◆ JOB 1: In the emerging market bonds article below, which three Asian countries does Amundi say it is comfortable with?
◆ JOB 2: Please continue the emerging market bonds article that appears below, picking up right after its final sentence.

◆ DOCUMENT EXCERPT:

——

Emerging market bonds have staged an impressive rally this year after being largely out of favour since 2013 – and it is not done yet, argues French fund house Amundi. This has been the first positive return year for the asset class after three difficult years – such performance does not usually evaporate so quickly. So where should investors be focusing their attention?

Over 90% of respondents to an emerging markets poll, conducted by Amundi and AsianInvestor in September/October 2016, believe that Asia offers the best opportunities for emerging market investment (click on chart, left).

Amundi proposes a selective approach to Asia. They are comfortable with Indonesia, Malaysia and India, where they see opportunities particularly on the currency side, and to some extent on the debt side.

In Indonesia, Amundi sees strong momentum as reforms are unveiled. Since coming to power, President Joko Widodo has been able to strengthen his coalition and push through fiscal reforms as well as a reduction in energy subsidies. Changes include a tax amnesty reform bill that is generating inflows into the country.

——

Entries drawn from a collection

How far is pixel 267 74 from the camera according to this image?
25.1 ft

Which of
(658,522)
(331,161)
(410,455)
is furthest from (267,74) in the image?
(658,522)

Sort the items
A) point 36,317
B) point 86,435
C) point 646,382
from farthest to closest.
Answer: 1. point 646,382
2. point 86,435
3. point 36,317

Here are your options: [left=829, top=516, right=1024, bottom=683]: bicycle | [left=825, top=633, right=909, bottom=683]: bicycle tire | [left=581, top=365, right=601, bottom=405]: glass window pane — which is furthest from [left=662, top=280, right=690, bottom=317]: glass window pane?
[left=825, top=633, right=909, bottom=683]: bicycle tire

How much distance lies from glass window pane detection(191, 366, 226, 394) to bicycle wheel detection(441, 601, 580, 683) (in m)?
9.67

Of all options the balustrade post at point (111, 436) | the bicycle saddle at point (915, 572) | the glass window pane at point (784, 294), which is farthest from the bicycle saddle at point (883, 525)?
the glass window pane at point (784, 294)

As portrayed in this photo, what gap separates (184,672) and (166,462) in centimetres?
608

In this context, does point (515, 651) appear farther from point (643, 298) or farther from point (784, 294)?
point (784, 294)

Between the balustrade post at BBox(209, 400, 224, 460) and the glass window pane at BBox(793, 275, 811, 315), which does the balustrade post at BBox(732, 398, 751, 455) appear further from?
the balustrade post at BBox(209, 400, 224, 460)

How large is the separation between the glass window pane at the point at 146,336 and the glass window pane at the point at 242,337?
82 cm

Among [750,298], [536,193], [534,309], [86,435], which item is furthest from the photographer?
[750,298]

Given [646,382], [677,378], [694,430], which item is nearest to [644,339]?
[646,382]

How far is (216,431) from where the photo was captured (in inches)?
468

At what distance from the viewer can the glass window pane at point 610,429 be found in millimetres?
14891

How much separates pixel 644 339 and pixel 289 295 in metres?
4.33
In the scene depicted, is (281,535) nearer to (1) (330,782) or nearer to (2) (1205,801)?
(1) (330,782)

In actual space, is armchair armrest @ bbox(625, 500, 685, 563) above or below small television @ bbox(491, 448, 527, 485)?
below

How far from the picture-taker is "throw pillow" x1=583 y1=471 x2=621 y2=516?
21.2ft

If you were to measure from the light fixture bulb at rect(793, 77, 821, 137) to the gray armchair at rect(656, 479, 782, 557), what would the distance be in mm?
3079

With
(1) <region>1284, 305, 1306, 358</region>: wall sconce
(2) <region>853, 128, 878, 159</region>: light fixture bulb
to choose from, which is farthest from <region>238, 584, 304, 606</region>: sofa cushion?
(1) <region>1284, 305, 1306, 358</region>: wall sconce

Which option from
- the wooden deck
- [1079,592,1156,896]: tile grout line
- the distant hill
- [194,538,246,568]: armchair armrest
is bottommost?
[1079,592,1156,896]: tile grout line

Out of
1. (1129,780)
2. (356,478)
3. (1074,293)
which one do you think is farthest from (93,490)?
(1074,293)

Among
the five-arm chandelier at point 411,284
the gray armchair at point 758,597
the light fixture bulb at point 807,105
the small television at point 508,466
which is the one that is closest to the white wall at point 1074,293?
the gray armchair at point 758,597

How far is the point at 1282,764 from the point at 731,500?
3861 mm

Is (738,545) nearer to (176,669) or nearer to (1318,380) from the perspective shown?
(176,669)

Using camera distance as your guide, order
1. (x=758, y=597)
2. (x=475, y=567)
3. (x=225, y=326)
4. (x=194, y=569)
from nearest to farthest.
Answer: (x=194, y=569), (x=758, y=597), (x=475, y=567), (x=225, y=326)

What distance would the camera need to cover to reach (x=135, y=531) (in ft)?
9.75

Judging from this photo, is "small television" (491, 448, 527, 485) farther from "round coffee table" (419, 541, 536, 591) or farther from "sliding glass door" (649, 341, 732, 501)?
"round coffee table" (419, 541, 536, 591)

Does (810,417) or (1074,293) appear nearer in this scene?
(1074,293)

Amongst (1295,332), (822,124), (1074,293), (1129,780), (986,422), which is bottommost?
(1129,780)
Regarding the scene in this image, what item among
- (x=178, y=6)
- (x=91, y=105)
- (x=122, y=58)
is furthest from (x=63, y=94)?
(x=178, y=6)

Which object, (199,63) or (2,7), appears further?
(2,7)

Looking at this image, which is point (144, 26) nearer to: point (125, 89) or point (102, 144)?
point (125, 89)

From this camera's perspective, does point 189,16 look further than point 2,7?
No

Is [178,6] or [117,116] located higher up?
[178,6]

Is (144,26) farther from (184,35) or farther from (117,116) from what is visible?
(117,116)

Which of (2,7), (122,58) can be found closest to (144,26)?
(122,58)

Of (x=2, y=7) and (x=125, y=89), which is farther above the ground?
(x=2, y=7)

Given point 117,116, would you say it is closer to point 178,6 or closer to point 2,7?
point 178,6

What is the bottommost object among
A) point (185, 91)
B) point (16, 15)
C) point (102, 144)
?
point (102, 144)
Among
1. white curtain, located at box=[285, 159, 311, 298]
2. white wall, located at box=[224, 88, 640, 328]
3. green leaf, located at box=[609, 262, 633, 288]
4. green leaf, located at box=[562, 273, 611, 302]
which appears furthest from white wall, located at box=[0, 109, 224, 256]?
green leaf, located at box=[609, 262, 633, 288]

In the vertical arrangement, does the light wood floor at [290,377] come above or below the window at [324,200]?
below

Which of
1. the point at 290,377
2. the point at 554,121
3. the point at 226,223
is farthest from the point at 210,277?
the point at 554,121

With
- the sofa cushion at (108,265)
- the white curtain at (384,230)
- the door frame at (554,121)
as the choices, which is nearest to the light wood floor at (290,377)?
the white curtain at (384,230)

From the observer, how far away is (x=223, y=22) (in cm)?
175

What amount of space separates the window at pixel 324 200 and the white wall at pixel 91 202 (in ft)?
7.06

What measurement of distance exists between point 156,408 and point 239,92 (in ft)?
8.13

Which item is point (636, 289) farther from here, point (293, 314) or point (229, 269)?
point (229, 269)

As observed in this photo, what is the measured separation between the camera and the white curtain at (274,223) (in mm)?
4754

——

◆ REPLY 1: Indonesia, Malaysia and India.

◆ REPLY 2:
There has been a significant fall in inflation in Indonesia and the central bank has adopted a credible approach to its rate cut cycle. It is pushing lower short- and long-term inflation expectations, making bonds more attractive.

In Malaysia, the 1MDB scandal continues to be the key political risk due to the knock-on effect that has had on Najib Razak’s premiership – with the possibility of early elections being called in 2017. Among global currencies, the Malaysian ringgit has one of the highest embedded political risk premia, second only to the Mexican peso. The cheap levels of the currency can compensate investors for taking risk in the country.

India is a consensus long in the market, although there is a relatively limited choice available on the debt side. The local bond market is fairly closed off to foreign investors and there is no dollar-denominated debt outstanding. Amundi likes the Indian rupee, which offers a relatively high level of yield and low volatility.

China risks

Amundi perceives tail risks in China, which leads to a more cautious approach to the rest of the region (see also box, Risks on the horizon). They are underweight China itself, as well as countries within Asia perceived as being most exposed to China, such as South Korea, Singapore, Thailand and Taiwan.

Within the fixed income asset class, these countries are among the lowest yielding group in all emerging markets. Therefore the upside for being overweight is small – as is the cost of being underweight. Being underweight there gives an investor the chance to hedge exposure risks emanating from China.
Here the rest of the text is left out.